Ook dit woord werd wel eens verkeerd begrepen. Met een beroep op deze dichtregel ,,ik heb het zelf uit Zijn mond gehoord" zegt men dan: eerder heb ook ik geen rust, voordat God persoonlijk in mijn hart gesproken heeft. Maar dan verliest men uit het oog, dat de Heere ons een voltooide Godsopenbaring geschonken heeft in de Schriften. De Heilige Geest werkt door middel van het woord, het evangelie, de belofte van het evangelie. En nu kan de Heilige Geest een woord uit de Schrift met kracht op ons hart binden. Maar dit mogen we niet stellen als een voorwaarde voor de zekerheid des heils bij iedereen. De gewone regel is, dat de Heilige Geest ons leert ons in het geloof vast te klemmen aan heel Gods belofte-woord. Dat schenkt de vastheid:

,,Woord waarop wij bouwen,
waar wij op vertrouwen,
evangeliewoord".

Dat vertrouwen is er niet aanstonds. Het leeft ook niet altijd even sterk. Het geloofsleven is een groei-proces. In de Dordtse leerregels hebben onze vaderen het over degenen, die het levend geloof in Christus, of het zeker vertrouwen des harten, de vrede der conscientie, de roem in God door Christus, nog niet krachtiglijk in zich gevoelen. En dan geven zij als medicijn aan: vlijtig voortgaan in het gebruik der middelen, naar de tijd van overvloediger genade vuriglijk verlangen".
Van grote betekenis dan ook voor de zekerheid des geloofs is het biddend onderzoeken van Gods woord en het gebruik der sacramenten. Vooral het sacrament van het heilig avondmaal is een machtig middel in Gods hand om ons te leren zien op Jezus en te geloven in de belofte, dat we aan de enige offerande van Christus, aan het kruis volbracht, deel hebben. De avondmaalsviering wil ons opwekken, dat we ons met ons bezwaarde hart hoe langer hoe meer aan Zijn lieve zoon Jezus Christus overgeven. Aan die dis leren wij het anker der hoop uitwerpen in de diepzee van Gods beloften.
Men heeft voor de zekerheid des geloofs ook wel eens gewezen op de sterkende kracht van het lied, en het lezen van goede stichtelijke lektuur. Inderdaad behoort dat mee tot de middelen, waarvan de Heilige Geest zich bedienen wil om ons te sterken in het geloof.

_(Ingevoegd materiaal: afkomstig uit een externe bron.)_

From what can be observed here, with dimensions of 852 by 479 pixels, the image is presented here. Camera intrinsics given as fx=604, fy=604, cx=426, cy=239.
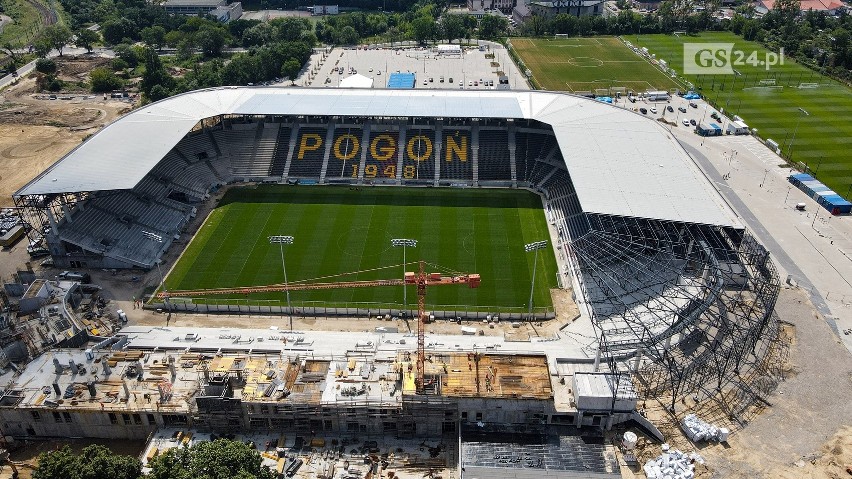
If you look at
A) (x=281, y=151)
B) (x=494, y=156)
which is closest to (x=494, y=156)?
(x=494, y=156)

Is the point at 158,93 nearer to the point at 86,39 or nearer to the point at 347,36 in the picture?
the point at 86,39

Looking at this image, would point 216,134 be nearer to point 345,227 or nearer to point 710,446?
point 345,227

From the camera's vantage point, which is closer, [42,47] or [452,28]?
[42,47]

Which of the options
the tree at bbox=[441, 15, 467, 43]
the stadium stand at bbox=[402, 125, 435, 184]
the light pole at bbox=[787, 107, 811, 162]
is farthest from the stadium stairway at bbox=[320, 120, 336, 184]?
the tree at bbox=[441, 15, 467, 43]

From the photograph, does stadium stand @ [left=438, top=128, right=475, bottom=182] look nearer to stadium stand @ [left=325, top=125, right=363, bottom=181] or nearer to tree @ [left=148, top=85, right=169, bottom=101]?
stadium stand @ [left=325, top=125, right=363, bottom=181]

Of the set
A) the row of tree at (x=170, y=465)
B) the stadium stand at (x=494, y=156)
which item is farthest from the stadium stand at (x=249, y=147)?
the row of tree at (x=170, y=465)

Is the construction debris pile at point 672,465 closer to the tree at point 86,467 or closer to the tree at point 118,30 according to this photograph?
the tree at point 86,467
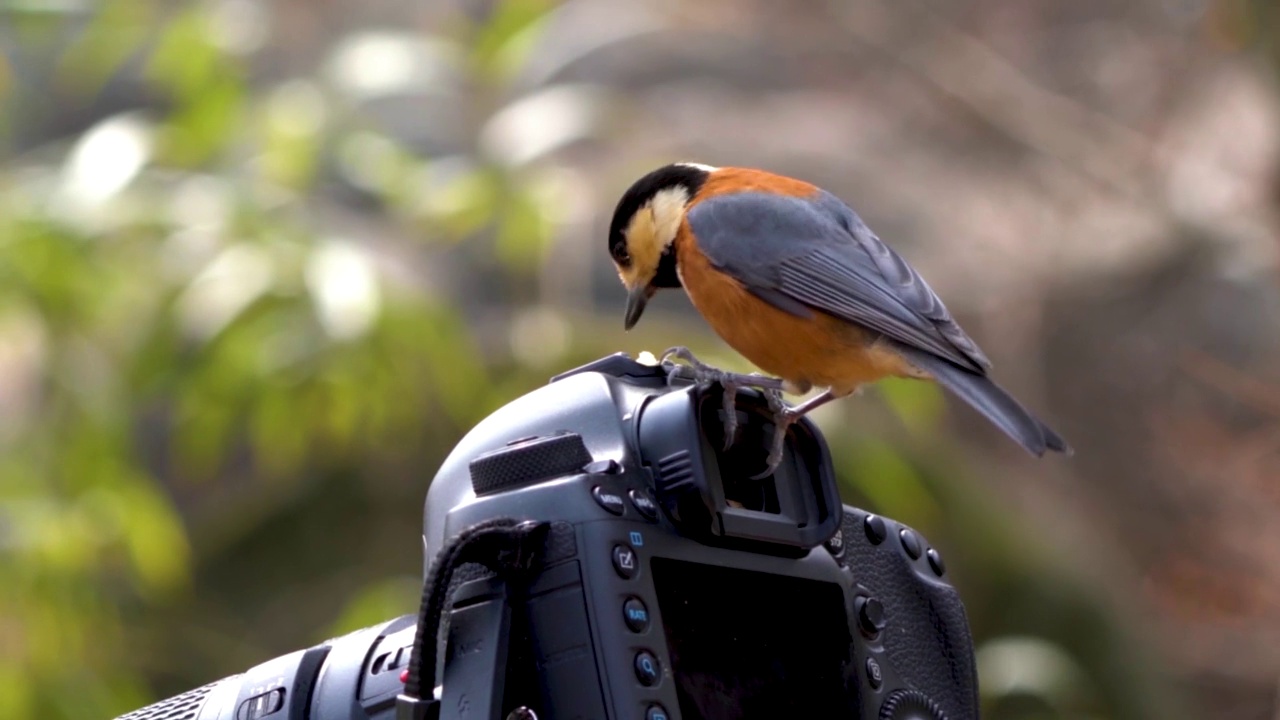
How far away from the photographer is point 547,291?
17.2 ft

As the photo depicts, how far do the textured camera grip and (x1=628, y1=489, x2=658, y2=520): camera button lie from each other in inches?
16.3

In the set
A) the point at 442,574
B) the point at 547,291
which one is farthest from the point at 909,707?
the point at 547,291

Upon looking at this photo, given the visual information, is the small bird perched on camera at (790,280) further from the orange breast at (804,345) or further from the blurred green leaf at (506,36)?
the blurred green leaf at (506,36)

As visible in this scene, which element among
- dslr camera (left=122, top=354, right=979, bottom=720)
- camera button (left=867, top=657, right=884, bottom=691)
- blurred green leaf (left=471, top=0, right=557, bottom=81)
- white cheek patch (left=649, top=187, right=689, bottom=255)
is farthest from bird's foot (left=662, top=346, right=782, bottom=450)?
blurred green leaf (left=471, top=0, right=557, bottom=81)

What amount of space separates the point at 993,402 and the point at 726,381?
1.92ft

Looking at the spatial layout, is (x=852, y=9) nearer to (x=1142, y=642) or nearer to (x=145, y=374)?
(x=1142, y=642)

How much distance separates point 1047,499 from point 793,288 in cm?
418

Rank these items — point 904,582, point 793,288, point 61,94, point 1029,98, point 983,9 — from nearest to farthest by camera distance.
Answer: point 904,582 < point 793,288 < point 1029,98 < point 983,9 < point 61,94

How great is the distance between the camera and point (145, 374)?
12.3 ft

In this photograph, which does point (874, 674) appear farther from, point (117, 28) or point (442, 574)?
point (117, 28)

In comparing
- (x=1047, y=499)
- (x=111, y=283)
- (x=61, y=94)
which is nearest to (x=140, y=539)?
(x=111, y=283)

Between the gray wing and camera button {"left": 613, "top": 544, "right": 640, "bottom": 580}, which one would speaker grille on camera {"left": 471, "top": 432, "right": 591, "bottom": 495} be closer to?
camera button {"left": 613, "top": 544, "right": 640, "bottom": 580}

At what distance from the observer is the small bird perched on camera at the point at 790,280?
2514 mm

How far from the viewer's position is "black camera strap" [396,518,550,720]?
5.15ft
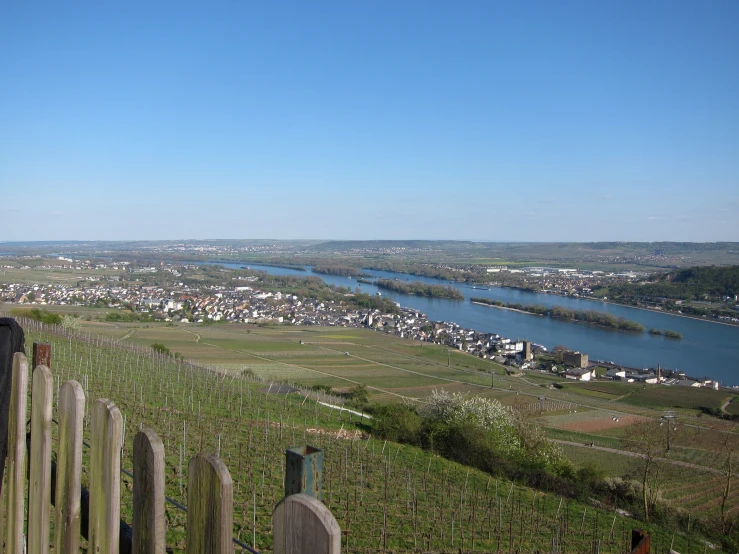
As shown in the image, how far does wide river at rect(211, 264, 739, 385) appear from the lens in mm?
50969

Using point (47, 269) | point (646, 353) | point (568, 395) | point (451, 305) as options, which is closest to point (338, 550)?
point (568, 395)

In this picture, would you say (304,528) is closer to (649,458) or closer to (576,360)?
(649,458)

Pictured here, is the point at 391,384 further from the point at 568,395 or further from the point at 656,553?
the point at 656,553

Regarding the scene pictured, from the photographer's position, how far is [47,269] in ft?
315

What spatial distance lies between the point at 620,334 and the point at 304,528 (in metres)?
71.3

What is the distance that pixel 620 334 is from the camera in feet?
Answer: 216

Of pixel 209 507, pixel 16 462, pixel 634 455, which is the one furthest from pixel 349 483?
pixel 634 455

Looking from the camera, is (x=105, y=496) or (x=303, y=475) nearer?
(x=303, y=475)

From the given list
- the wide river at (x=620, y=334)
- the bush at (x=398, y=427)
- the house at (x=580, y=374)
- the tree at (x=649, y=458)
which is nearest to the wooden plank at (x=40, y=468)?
the bush at (x=398, y=427)

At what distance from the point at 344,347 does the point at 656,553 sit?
40053 millimetres

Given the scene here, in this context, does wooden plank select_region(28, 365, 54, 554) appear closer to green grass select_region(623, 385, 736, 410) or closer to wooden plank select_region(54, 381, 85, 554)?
wooden plank select_region(54, 381, 85, 554)

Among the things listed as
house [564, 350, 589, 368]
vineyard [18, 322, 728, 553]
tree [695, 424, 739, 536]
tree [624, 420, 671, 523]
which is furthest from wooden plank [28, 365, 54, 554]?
house [564, 350, 589, 368]

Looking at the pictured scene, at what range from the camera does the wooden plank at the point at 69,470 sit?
1475mm

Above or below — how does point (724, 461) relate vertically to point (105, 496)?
below
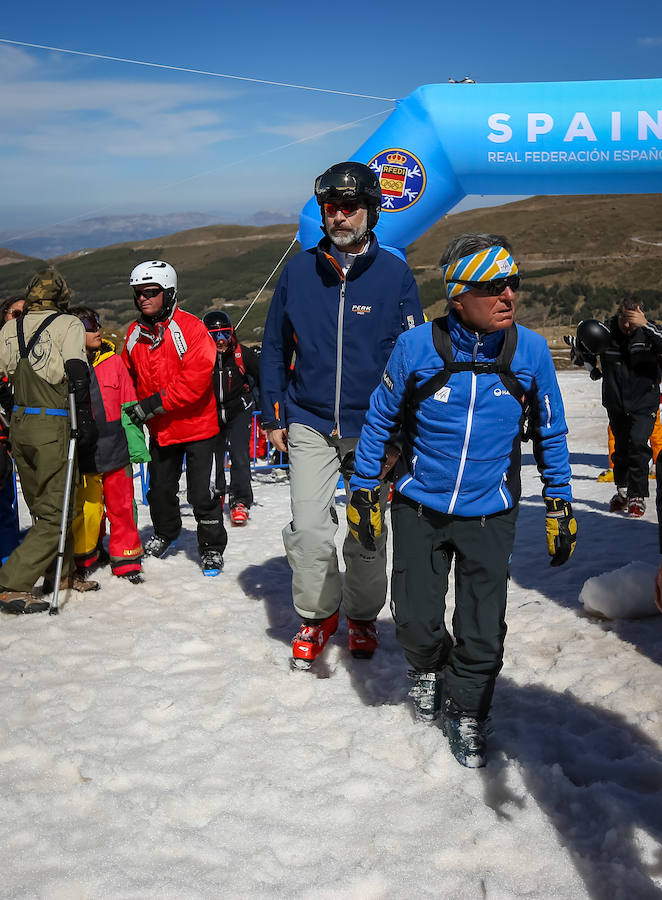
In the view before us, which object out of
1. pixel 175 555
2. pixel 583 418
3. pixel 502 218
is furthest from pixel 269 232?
pixel 175 555

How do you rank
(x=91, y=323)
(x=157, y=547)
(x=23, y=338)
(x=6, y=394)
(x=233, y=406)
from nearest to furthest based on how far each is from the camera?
(x=23, y=338), (x=6, y=394), (x=91, y=323), (x=157, y=547), (x=233, y=406)

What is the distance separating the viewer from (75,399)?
4984 millimetres

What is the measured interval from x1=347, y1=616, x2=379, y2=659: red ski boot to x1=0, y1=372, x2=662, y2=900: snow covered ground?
0.25ft

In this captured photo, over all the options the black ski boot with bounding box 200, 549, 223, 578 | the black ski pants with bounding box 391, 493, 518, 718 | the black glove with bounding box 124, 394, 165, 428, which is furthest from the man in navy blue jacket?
the black ski boot with bounding box 200, 549, 223, 578

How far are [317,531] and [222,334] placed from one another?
488 cm

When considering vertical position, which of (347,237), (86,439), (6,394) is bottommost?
(86,439)

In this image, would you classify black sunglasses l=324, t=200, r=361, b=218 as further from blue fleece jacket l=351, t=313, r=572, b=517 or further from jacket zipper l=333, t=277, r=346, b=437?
blue fleece jacket l=351, t=313, r=572, b=517

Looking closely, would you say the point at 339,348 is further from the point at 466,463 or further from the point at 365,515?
the point at 466,463

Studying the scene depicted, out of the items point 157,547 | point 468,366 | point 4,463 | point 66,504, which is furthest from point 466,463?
point 157,547

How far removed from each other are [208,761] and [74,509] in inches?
98.0

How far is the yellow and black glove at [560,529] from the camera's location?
322cm

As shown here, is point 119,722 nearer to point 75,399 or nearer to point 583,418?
point 75,399

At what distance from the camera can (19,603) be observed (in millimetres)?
4969

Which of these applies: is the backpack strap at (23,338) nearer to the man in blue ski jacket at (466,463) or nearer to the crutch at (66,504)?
the crutch at (66,504)
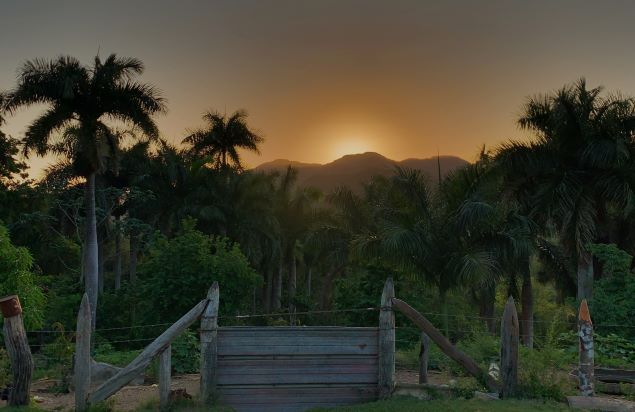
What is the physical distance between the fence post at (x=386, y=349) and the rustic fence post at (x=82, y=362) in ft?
16.4

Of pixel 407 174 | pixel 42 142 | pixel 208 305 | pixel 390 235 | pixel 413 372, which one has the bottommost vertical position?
pixel 413 372

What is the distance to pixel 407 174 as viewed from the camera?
71.3 ft

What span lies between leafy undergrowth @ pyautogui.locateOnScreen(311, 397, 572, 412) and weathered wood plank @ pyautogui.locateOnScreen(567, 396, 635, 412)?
27 cm

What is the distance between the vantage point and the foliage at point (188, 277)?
900 inches

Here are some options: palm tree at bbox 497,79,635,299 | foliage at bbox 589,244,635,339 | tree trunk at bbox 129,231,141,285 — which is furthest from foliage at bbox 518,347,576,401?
tree trunk at bbox 129,231,141,285

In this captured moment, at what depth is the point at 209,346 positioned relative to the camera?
10648 mm

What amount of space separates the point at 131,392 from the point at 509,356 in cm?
732

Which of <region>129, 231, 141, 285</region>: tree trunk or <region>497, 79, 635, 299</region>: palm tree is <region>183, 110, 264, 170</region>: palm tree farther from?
<region>497, 79, 635, 299</region>: palm tree

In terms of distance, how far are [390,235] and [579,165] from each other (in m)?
9.41

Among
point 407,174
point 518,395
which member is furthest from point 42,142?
point 518,395

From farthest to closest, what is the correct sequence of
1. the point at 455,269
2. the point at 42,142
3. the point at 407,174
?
the point at 42,142, the point at 407,174, the point at 455,269

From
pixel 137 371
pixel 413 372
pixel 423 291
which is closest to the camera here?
pixel 137 371

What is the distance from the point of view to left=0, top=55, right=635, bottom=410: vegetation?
18203mm

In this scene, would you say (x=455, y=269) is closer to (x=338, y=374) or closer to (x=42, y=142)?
(x=338, y=374)
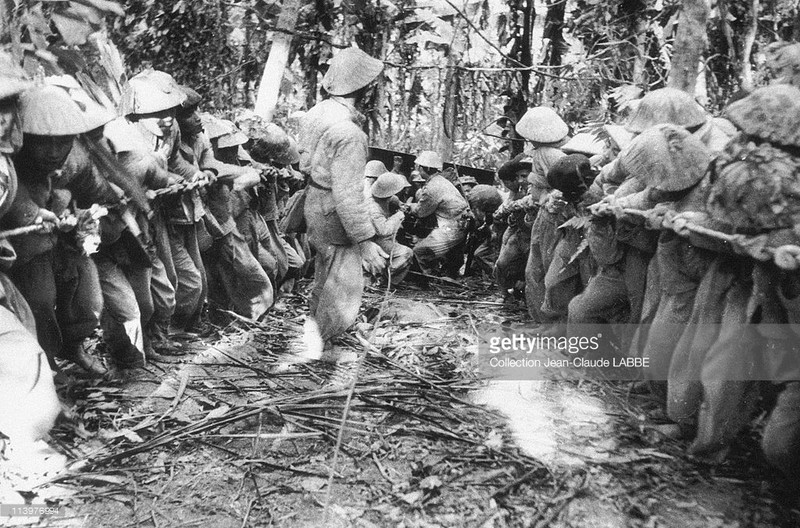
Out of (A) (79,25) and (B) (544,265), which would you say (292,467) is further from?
(B) (544,265)

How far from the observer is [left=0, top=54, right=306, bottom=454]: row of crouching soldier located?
3.45 meters

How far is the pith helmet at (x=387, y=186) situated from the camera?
355 inches

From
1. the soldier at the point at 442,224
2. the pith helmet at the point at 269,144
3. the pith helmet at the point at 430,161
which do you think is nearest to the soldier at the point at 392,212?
the soldier at the point at 442,224

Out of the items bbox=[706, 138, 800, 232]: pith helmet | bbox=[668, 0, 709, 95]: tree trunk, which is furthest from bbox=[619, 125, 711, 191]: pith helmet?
bbox=[668, 0, 709, 95]: tree trunk

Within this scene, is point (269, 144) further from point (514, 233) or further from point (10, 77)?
point (10, 77)

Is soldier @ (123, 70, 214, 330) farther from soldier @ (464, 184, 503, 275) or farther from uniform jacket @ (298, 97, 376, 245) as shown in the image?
soldier @ (464, 184, 503, 275)

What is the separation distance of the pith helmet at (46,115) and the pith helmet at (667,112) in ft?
12.2

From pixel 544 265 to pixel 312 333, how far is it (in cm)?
232

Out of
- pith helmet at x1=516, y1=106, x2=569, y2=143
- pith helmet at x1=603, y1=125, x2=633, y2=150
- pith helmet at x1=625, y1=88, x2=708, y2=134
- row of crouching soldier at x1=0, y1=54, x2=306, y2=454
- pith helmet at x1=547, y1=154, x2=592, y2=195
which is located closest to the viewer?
row of crouching soldier at x1=0, y1=54, x2=306, y2=454

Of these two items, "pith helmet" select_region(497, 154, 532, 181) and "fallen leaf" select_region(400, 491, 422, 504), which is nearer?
"fallen leaf" select_region(400, 491, 422, 504)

Maar 't allervoornaamste blijft, dat wij persoonlijk de ontmoeting zoeken met de levende Christus. Tot Nathanael sprak eens Filippus: ..,Kom en zie". Dat blijft de rechtstreekse, koninklijke weg. Wie tot hem komt en gelovig ziet op wat Hij is en schenkt, zal via deze geloofsontmoeting komen tot de blijde geloofsjubel: „Mijn Heer en mijn God".
Dat betekent niet, dat we nu boven alle strijd uitgetild zijn en geen enkele vertwijfeling meer overhouden, 't Leven blijft een strijdperk en satan houdt niet op ons aan te vechten. Tot onze dood toe zullen we de grote les moeten leren: ,,De rechtvaardige zal uit het geloof leven". Let wel, niet uit het gevoel, zelfs niet uit de bevinding, hoe noodzakelijk die ook is. Maar uit het geloof in Gods beloften. Alleen steunend op de staf van Gods beloften zullen we het einde van de pelgrimsreis bereiken, de doodsrivier doorwaden, gelijk Bunjan tekent in zijn pelgrimsreis. Hopende bemoedigde christen met de woorden: hoop op Zijn woord.
Zo leren we leven en eenmaal sterven in de blijde geloofszekerheid „Want ik ben verzekerd, dat noch dood noch leven .. . En dan krijgt God al de eer. Dan stemmen we in met David: „Ik roem in God, ik prijs het onfeilbare woord".

Zalig hij,
wiens harte Gij
met een onverwrikt vertrouwen
leert op God te bouwen".

Dit artikel werd u aangeboden door: De Wekker

Deze tekst is geautomatiseerd gemaakt en kan nog fouten bevatten. Digibron werkt voortdurend aan correctie. Klik voor het origineel door naar de pdf. Voor opmerkingen, vragen, informatie: contact.

Op Digibron -en alle daarin opgenomen content- is het databankrecht van toepassing. Gebruiksvoorwaarden. Data protection law applies to Digibron and the content of this database. Terms of use.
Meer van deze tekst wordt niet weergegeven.